This is alarming in more ways than we can count.
Chief among them is the fact parents may be able to exert a powerful influence on their children against drunken driving, as might the legal ramifications.
But texting while driving? Not so much. The main reason is that a study also done by the CDC revealed the astounding fact that adults text and drive even more than teenagers.
We will repeat that: Adults text while driving in greater percentages than do teens. That's disappointing.
It is likely most parents set a good example for their children in not driving while intoxicated. Unfortunately, they are setting a terrible example when they text and drive.
One reason for this, we firmly believe, is that texting and driving is not against the law in Texas, other than in a school zone during operative hours.
As with drunken driving, a law will never eradicate the dangerous practice of texting while driving. But making it illegal would lead law-abiding, responsible adults to stop the practice, thus making them set a good example for their children. In that respect it is a good idea.
Texans believe our state should have such a law, and their elected representatives have tried to provide it. Unfortunately, our governor has denied them, vetoing such legislation in the last session. Lawmakers are trying again this session, but running out of time.
A law alone is not the solution. But we firmly believe it is part of the answer, and call on the Legislature and governor to provide it.
Beyond the needed law, we must find some way as a society to impress on both teens and adults that they should stop texting while driving.
Facts may help. In 2011, according to recent data, texting was involved in more than 11,000 Texas crashes. Nearly 2,600 of those resulted in fatalities.
We were pleased a few days ago to learn the four biggest U.S. cellphone companies are set to launch a joint advertising campaign against texting while driving. They will be joined by 200 other organizations backing the multi-million dollar ad campaign. Such a coalition, which should also include private citizens and government, can be a big part of the solution.

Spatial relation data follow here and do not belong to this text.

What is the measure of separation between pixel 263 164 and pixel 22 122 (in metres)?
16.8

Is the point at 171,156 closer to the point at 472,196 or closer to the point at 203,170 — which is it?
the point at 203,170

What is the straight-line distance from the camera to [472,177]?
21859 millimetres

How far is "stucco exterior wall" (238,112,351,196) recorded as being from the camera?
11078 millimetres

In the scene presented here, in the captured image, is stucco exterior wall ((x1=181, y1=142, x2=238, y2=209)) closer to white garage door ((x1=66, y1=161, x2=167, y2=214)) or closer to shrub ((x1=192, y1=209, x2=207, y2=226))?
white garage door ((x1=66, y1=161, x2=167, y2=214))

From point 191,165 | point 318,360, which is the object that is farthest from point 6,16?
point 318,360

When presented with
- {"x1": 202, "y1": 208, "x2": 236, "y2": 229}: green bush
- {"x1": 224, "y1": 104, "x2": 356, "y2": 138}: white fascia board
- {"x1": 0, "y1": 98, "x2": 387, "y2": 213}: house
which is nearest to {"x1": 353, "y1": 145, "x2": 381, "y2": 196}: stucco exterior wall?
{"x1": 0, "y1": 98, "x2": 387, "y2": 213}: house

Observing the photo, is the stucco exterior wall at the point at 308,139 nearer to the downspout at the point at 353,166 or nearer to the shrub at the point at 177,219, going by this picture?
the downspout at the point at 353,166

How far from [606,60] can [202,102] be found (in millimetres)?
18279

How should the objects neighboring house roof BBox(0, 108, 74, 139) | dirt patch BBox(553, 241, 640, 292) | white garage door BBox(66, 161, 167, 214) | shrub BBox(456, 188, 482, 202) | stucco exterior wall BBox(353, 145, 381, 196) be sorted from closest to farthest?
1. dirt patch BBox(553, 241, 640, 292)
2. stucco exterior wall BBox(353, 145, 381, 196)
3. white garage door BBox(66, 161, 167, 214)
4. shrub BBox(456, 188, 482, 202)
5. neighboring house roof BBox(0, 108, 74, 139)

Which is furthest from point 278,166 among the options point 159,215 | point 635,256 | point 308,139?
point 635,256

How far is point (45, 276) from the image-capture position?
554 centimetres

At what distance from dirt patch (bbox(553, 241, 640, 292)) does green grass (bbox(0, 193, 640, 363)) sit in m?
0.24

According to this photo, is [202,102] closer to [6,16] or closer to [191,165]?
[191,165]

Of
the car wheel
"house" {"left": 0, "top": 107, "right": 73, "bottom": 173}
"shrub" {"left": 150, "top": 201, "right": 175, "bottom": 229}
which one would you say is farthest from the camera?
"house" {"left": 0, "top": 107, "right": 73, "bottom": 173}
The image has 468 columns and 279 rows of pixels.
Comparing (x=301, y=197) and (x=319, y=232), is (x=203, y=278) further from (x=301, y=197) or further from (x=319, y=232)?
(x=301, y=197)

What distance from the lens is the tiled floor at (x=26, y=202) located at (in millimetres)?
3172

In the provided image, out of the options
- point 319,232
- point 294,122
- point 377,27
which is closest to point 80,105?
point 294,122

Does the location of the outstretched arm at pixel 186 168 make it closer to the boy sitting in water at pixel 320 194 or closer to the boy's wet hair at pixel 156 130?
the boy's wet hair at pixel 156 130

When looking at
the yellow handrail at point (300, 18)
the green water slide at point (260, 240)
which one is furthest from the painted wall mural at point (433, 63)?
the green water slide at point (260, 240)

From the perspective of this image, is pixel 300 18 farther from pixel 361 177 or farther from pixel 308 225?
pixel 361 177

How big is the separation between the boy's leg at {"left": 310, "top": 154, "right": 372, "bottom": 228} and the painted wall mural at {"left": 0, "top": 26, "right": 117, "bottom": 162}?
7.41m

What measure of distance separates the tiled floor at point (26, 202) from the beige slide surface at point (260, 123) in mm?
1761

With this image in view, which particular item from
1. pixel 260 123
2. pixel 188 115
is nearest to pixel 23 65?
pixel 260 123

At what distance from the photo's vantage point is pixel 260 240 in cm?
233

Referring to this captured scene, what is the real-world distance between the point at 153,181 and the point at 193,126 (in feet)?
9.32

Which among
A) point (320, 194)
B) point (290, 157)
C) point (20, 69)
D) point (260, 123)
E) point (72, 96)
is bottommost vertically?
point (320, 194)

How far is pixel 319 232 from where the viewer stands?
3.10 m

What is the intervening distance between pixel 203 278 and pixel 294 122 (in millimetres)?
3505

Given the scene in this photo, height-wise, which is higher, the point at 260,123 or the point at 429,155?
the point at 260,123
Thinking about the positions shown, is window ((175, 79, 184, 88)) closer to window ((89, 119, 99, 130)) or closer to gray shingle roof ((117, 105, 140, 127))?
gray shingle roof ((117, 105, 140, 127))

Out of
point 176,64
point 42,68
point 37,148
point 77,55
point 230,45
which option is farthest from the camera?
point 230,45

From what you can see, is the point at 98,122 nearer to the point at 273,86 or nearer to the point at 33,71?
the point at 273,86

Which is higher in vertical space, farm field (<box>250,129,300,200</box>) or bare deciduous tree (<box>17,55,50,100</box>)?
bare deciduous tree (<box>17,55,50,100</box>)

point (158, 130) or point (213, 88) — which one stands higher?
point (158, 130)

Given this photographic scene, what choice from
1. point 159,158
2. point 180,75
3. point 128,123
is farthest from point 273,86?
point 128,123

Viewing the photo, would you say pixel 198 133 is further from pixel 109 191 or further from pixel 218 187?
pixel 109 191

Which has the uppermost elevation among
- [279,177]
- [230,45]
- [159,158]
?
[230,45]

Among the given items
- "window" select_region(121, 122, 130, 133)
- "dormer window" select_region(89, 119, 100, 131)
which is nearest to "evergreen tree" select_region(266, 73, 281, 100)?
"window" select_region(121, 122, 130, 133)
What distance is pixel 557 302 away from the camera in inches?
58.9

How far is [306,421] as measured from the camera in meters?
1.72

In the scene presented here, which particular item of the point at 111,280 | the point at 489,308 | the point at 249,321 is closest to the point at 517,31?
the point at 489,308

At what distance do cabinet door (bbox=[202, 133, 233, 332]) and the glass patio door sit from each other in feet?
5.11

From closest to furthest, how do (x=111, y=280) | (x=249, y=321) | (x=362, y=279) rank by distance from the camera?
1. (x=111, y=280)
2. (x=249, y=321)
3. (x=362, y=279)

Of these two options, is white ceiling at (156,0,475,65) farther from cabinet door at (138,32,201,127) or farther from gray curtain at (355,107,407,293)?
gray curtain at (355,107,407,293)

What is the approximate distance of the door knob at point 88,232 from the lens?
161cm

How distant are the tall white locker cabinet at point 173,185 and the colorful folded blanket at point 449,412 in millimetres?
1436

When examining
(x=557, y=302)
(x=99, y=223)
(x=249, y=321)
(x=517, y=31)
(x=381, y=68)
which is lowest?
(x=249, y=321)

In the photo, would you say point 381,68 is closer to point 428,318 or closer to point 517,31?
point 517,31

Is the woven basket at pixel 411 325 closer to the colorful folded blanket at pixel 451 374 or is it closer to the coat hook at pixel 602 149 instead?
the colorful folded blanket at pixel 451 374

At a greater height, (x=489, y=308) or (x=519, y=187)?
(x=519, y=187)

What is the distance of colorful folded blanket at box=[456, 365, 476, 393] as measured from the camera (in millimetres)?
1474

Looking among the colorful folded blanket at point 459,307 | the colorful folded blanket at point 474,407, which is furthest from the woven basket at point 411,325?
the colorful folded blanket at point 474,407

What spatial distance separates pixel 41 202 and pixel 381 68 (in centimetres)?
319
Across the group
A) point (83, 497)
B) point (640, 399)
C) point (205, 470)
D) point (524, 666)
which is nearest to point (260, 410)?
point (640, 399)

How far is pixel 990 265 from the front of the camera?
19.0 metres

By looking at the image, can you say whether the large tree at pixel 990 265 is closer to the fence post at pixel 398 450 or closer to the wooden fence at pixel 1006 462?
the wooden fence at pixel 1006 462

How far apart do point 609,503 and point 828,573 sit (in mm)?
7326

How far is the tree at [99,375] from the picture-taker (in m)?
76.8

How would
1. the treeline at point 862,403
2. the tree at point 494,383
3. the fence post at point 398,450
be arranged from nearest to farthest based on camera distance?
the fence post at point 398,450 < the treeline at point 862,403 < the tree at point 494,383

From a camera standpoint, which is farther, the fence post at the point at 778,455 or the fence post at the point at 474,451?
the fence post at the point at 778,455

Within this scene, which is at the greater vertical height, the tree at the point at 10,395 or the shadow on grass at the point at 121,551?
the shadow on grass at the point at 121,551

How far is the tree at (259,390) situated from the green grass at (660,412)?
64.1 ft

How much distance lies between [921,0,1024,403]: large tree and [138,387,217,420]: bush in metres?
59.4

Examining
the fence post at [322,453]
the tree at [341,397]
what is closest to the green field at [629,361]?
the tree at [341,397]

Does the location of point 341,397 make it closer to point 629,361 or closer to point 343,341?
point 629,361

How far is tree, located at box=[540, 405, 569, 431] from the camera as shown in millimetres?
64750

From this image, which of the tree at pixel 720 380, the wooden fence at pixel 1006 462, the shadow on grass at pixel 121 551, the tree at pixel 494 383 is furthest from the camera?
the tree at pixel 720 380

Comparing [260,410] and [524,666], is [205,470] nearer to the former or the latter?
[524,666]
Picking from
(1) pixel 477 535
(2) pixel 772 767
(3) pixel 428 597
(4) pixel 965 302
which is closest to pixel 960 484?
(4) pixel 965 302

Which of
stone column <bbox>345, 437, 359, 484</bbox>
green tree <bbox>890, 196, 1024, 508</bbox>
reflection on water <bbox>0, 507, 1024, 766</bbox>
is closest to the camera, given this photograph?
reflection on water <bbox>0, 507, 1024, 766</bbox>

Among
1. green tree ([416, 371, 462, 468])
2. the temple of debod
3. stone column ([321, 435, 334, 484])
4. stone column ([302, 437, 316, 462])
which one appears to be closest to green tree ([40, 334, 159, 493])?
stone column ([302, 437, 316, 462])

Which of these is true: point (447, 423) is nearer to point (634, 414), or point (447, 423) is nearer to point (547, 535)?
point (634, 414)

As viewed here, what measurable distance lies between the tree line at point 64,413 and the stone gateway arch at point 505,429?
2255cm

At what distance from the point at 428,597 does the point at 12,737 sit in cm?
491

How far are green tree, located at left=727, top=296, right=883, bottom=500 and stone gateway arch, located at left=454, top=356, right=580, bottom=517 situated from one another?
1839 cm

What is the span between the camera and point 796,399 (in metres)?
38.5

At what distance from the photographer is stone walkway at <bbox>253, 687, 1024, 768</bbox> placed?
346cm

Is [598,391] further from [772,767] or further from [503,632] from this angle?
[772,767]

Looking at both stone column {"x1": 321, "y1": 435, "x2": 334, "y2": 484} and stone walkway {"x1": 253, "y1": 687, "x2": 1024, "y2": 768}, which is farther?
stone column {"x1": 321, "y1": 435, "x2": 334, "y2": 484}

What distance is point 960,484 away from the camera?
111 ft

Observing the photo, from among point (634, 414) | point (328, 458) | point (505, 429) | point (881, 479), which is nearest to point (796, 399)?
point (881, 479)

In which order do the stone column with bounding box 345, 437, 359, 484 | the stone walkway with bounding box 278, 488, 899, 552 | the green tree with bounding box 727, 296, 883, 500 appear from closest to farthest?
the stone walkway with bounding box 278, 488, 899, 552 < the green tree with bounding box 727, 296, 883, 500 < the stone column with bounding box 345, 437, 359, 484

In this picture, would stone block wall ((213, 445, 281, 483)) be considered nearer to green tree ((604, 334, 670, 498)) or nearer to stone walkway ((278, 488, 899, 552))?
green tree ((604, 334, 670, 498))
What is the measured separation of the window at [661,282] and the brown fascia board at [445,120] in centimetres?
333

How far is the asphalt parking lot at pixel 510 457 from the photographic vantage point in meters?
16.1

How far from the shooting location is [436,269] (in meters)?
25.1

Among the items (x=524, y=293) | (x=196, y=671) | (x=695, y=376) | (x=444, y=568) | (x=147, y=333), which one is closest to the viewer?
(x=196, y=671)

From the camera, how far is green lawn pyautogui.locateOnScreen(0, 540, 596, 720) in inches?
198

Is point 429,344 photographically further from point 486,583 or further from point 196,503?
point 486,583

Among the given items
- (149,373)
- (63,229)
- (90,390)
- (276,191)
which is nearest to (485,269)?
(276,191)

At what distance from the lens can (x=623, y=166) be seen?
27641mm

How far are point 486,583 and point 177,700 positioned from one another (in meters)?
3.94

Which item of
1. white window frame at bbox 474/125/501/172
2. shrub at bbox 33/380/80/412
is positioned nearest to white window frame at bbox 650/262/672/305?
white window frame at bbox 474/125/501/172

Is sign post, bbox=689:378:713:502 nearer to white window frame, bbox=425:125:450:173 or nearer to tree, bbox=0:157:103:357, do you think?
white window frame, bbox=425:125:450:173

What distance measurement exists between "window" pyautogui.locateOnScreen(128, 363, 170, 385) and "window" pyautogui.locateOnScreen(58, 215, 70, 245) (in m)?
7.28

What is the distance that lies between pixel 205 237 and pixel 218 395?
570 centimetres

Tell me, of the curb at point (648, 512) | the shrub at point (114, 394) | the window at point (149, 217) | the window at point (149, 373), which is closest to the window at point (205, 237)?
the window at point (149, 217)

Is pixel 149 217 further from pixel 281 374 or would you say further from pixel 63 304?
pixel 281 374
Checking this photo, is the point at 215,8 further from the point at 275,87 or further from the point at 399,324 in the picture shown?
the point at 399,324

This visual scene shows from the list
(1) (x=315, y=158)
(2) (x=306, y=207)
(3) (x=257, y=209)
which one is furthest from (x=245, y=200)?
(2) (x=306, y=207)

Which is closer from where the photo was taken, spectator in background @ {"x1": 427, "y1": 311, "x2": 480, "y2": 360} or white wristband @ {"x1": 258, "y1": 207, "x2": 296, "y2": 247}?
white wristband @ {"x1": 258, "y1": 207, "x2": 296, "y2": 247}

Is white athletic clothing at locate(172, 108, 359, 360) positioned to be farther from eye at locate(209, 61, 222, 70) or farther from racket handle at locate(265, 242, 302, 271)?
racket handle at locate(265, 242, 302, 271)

Regardless whether our governor is willing to do the right thing this time and sign an anti-texting bill into law, each of us can take the matter into our own hands or, rather, out of them. If you text and drive, stop that silliness — now — before you hurt yourself or someone else. And we hope you'll join us in calling on lawmakers and the governor to do the right thing and outlaw this deadly practice on Texas streets and highways.